Contudo segundo informação do Doutor António Martins Quaresma, os vestígios que se encontram presentemente junto ao Cemitério Velho, corresponderiam à primitiva Igreja Matriz de Garvão e o templo onde se encontra a actual Igreja Matriz, seria a Igreja do Sagrado Espírito Santo. Tal mudança deveu-se ao facto do estado de ruína em que ficou a primitiva Igreja Matriz, no seguimento do terramoto de 1755, segundo informação do referido historiador.

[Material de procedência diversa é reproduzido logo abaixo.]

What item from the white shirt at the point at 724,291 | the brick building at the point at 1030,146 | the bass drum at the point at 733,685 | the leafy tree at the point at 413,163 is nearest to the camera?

(…) de 1755, que o terramoto desse ano causou graves danos no edifício, ainda mais lastimáveis porque ele havia sido reparado há pouco, com grande desvelo do prior. Em consequência, os fregueses recusavam-se a ouvir missa no seu interior, temendo derrocadas. (ADE, Câmara Eclesiástica de Évora, SC-L, L. 60, cx.18, fl. 50) (…).[1]
(…) Alfim, por volta de 1832, deu-se o abandono definitivo da velha e arruinada matriz de Garvão e a passagem das respectivas funções para a da Misericórdia, que, lembremo-lo, fora por sua vez a antiga ermida do Espírito Santo e ocupava uma posição muito mais central no contexto urbano (…). (AHMO, Correspondência recebida, AC 9/01, Ofício de 4 de Junho de 1857).[2]

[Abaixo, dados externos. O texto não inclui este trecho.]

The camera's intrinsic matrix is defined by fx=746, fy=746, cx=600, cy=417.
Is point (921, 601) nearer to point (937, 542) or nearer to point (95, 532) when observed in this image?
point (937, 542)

Teriam de ser abertas várias sondagens, tanto no interior como no exterior da área murada que resultaram na identificação, registo e recolha igualmente dos materiais aflorados â superfície, nomeadamente as mencionadas estelas funerárias medievais, de madeiras, fragmentos de couro, ilhoses em metal e outros artefactos relacionados com os enterramentos.
Enquanto os materiais recolhidos no exterior do perímetro muralhado são na sua maioria estelas medievais, (século XV, tanto anteriores como posteriores), já no interior deste teremos enterramentos até 1937, altura em que foi inaugurado o Cemitério Novo na Sardoa.
Estes elementos associados às informações documentais permitiram ainda a identificação de estruturas pertencentes à mencionada Igreja. cujo piso, terá sido levantado à medida que se processavam os enterramentos posteriores à ruína daquele edifício de culto; quanto às estruturas é possível identificar várias paredes e respectivos contrafortes, incluindo uma porta entaipada, que foi posteriormente integrada e acrescentada nos muros de delimitação do espaço funerário.
O espólio material recuperado, para além das mencionadas estelas funerárias, inclui vários objectos de adorno pessoal, fragmentos de contas, botões em vidro, metal e madrepérola, alfinetes, anéis e não raramente moedas, sobretudo dinheiros da primeira dinastia e ceitis cunhados entre meados do século XV e o final do reinado de D. Manuel I e outras moedas datadas do século XX encontradas por particulares.
Foram também recuperados elementos construtivos pertencentes à referida Igreja e identificados outros reaproveitados nos muros do cemitério, com especial destaque para uma estela discoide decorada no anverso com a Cruz de Cristo em relevo, com braços de lados curvos e extremidades direitas e no reverso apresenta um hexalfa em relevo, com hexafólio ao centro de círculo, apresentando as marcas de ponteiro e cinzel dentado.[3]
[1] Cortesia de Doutor António Martins Quaresma.
[2] Cortesia de Doutor António Martins Quaresma.
[3] MALVEIRO, José Daniel, Estelas Medievais do Distrito de Beja. Volume I e II. Janeiro, 2013. Dissertação de Mestrado em Arqueologia, Faculdade de Ciências Sociais e Humanas, Universidade Nova de Lisboa.